Making the match is an inexact science, but there are some decent insights into pairing books to reluctant readers and introducing new genres. Nothing mind-bending; I've been doing much of what she writes about for years without reading this book. Nice of her to give voice to it and provide useful appendices, which might be the most helpful feature. Probably best utilized as a resource for teachers in training and new teachers.
An excellent over-view of one of the failures of too many Language Arts teachers: we don't hook students up with the right book. Sure, we try and sometimes stumble into success, but Lesesne shows us what we can to to really improve our average. The brief essays by YA authors are quite interesting, and I share several with students.
I really liked the conversational tone. Easy to read. Teri is someone that I would like to meet. She seems like a genuinely good person who cares about students and about good literature. Some of the book recommendaitons feel a little dated. I would love to see what updates she would make now...
I upped the rating on this from four stars to five as I realized how influential this book was on how I work with students on finding them a book. I know the actual book recommendations could use an update, but the advice in the book is still effective today. Thanks Prof. for recommending this book to me back while I was prepping for student teaching.
Full disclaimer- I am a big Professor Nana fan: of her blog, #bproots chats, and tweets. This book, even though it is more than a decade old, is loaded with practical advice from an experienced and wise teacher. I love the short essays from authors, the advice about how to booktalk, the appendices, and the description of the library "nomad". I will be sharing this title with teachers of reading.
I've been reading this book as part of a YALSA class. We've been skipping around, but so far the information I've read is valuable. Especially Chapter 2, which introduces the reader to some basic developmental concepts.
I can't believe I didn't already have this on my list--just an oversight kn my part. I got this book for Christmas several years ago and spent all of Christmas day reading, nodding, and highlighting. I love, love, love this book and recommend it to anybody who works with kids and reading.
This book gave me so many excellent ideas to inspire my students to select books they will get hooked on! I can't wait to plan my next "book talk". The appendices are incredible and offer a depth of suggestions in each genre. Excellent resource for reading teachers!
worth skimming, but best for its extensive appendixes (a-y!!), which categorize, list, and give blurbs for a slew of great books for teens.

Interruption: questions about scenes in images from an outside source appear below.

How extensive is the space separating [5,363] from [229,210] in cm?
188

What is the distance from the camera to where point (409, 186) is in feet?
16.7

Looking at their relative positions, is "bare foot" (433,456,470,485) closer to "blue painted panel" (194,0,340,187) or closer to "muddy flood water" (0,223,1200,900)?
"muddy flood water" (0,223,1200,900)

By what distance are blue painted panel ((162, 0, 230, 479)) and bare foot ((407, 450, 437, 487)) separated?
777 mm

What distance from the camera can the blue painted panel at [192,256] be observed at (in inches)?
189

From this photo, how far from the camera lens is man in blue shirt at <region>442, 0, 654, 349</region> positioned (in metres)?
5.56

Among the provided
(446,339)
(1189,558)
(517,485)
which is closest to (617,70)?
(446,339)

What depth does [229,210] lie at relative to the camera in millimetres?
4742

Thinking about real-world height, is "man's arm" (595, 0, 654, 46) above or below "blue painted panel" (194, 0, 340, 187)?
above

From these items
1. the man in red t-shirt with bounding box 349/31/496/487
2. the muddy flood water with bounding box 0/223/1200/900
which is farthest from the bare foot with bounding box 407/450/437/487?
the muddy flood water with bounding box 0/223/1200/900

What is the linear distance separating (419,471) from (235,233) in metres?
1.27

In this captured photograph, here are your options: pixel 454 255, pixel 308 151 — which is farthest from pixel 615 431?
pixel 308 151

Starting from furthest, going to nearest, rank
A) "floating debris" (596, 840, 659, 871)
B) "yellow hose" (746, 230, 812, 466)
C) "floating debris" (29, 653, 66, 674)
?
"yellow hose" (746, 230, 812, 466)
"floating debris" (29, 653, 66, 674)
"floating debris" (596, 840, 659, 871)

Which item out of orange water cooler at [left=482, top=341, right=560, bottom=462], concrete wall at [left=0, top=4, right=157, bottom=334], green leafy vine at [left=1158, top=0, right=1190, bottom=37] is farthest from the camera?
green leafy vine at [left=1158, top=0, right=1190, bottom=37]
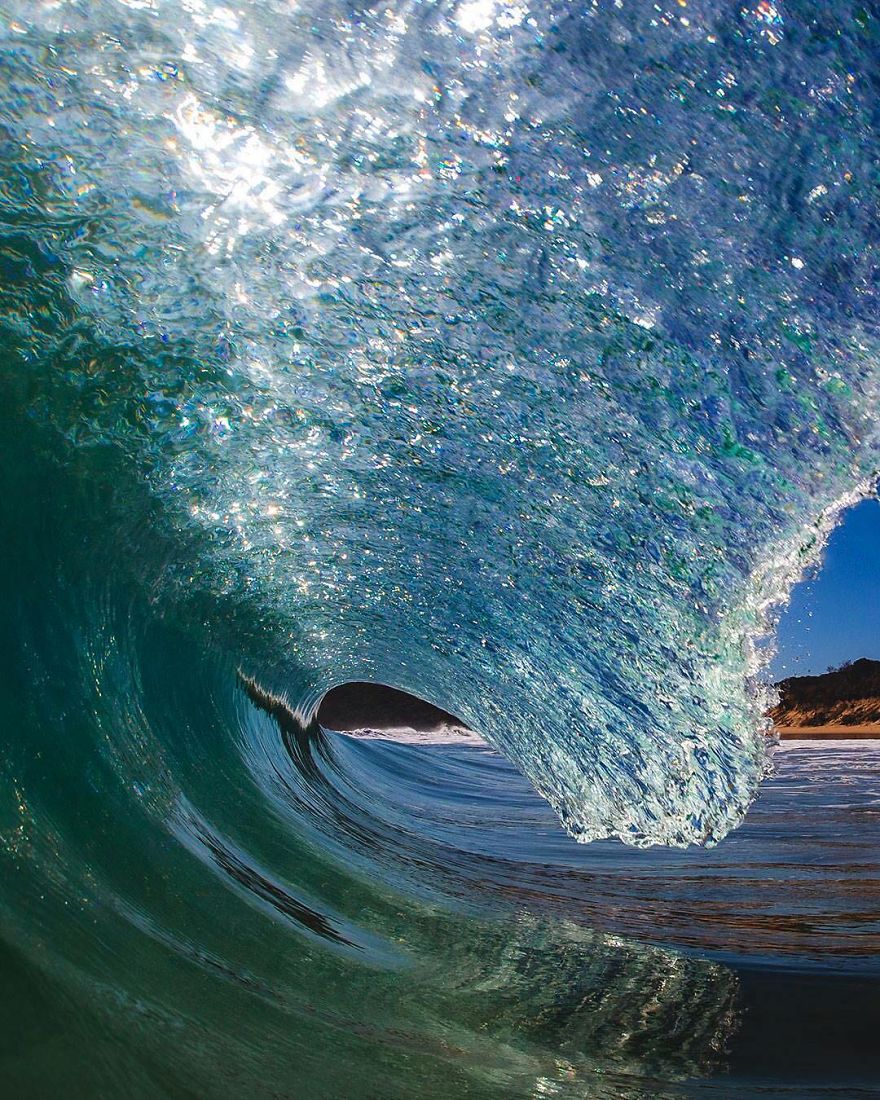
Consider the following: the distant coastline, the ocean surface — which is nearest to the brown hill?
the distant coastline

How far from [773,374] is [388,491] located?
1763 mm

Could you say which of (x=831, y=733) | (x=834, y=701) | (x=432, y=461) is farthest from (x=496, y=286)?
(x=834, y=701)

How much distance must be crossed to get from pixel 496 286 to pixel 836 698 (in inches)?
1021

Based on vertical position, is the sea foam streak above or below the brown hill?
below

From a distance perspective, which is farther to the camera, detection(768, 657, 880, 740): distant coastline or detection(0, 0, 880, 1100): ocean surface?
detection(768, 657, 880, 740): distant coastline

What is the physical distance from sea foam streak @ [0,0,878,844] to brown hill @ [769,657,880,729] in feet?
75.1

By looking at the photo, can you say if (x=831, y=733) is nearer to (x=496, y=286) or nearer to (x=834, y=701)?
(x=834, y=701)

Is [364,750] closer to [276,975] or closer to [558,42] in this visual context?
[276,975]

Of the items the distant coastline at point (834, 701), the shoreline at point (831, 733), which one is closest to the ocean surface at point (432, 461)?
the shoreline at point (831, 733)

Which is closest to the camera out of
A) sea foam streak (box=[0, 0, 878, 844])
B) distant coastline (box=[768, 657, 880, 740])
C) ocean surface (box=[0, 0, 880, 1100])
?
ocean surface (box=[0, 0, 880, 1100])

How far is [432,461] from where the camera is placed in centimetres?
353

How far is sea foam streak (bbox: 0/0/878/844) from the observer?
→ 2.08m

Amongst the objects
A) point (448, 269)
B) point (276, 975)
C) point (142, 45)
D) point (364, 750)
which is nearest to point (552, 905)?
point (276, 975)

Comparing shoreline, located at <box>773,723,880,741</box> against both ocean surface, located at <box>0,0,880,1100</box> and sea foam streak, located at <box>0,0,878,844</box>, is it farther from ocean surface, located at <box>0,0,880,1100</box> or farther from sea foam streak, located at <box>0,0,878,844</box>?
sea foam streak, located at <box>0,0,878,844</box>
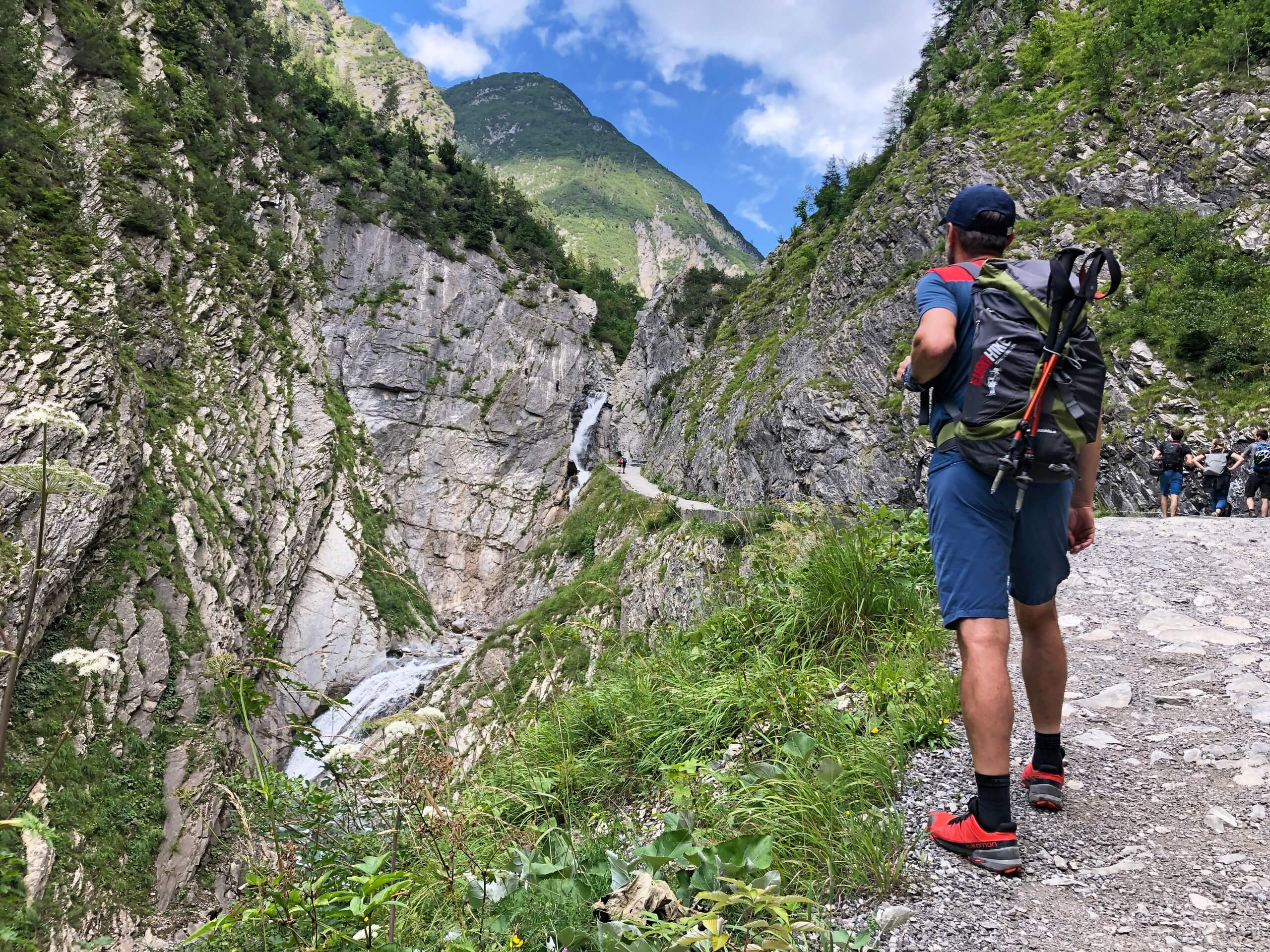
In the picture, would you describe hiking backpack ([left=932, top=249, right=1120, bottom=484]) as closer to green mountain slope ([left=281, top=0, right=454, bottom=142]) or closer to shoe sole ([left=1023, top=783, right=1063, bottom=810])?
shoe sole ([left=1023, top=783, right=1063, bottom=810])

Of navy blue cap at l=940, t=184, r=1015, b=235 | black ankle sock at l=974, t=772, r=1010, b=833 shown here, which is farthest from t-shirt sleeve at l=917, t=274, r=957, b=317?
black ankle sock at l=974, t=772, r=1010, b=833

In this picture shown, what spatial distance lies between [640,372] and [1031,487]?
4488 cm

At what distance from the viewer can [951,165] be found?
23641 millimetres

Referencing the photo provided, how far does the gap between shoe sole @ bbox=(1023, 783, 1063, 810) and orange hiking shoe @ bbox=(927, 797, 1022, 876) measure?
234mm

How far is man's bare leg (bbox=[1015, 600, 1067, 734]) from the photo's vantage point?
2.71 m

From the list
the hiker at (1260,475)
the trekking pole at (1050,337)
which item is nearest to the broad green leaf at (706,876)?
the trekking pole at (1050,337)

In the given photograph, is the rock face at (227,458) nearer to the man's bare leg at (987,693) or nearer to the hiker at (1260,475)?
the man's bare leg at (987,693)

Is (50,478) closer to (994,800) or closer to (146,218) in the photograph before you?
(994,800)

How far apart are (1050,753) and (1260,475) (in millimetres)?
12833

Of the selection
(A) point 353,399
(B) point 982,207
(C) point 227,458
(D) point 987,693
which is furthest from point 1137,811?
(A) point 353,399

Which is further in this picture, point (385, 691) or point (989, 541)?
point (385, 691)

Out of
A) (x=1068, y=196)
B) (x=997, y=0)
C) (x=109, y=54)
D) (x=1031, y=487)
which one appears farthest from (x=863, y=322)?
(x=109, y=54)

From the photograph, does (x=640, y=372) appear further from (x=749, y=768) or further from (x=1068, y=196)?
(x=749, y=768)

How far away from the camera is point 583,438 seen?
4662cm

This definitely deserves a closer look in the future. Many contributing authors, lots of good ideas. The premise is (1) knowing the kids, (2) knowing the books, and (3) making the match.
This is a great resource for my teaching. I have used it frequently.
An awesome resource, specifically the "What Young Adults Tell Us", "Motivating Readers", and "Book Talking" chapters. I do wish she would do an updated book list.
This book is life changing
Ch.1-6 are skimmable, especially if you have read her other book. Appendix section and book recommendations are very valuable.
Good ideas in the book but the lists in the back are totally out-dated. Needs a second edition!
Fantastic professional book on knowing your students, knowing the books, and knowing the strategies to make them readers.
A must read for all teachers who believe that becoming a Lifetime Reader is a possibility for all children!
This is a great resource for classroom teachers!
lots of books listed for grades 4-12. The copyright is 2003.
Excellent Resource! I marked so many pages to use for future reference
I found many useful tools to integrate into my classroom instruction.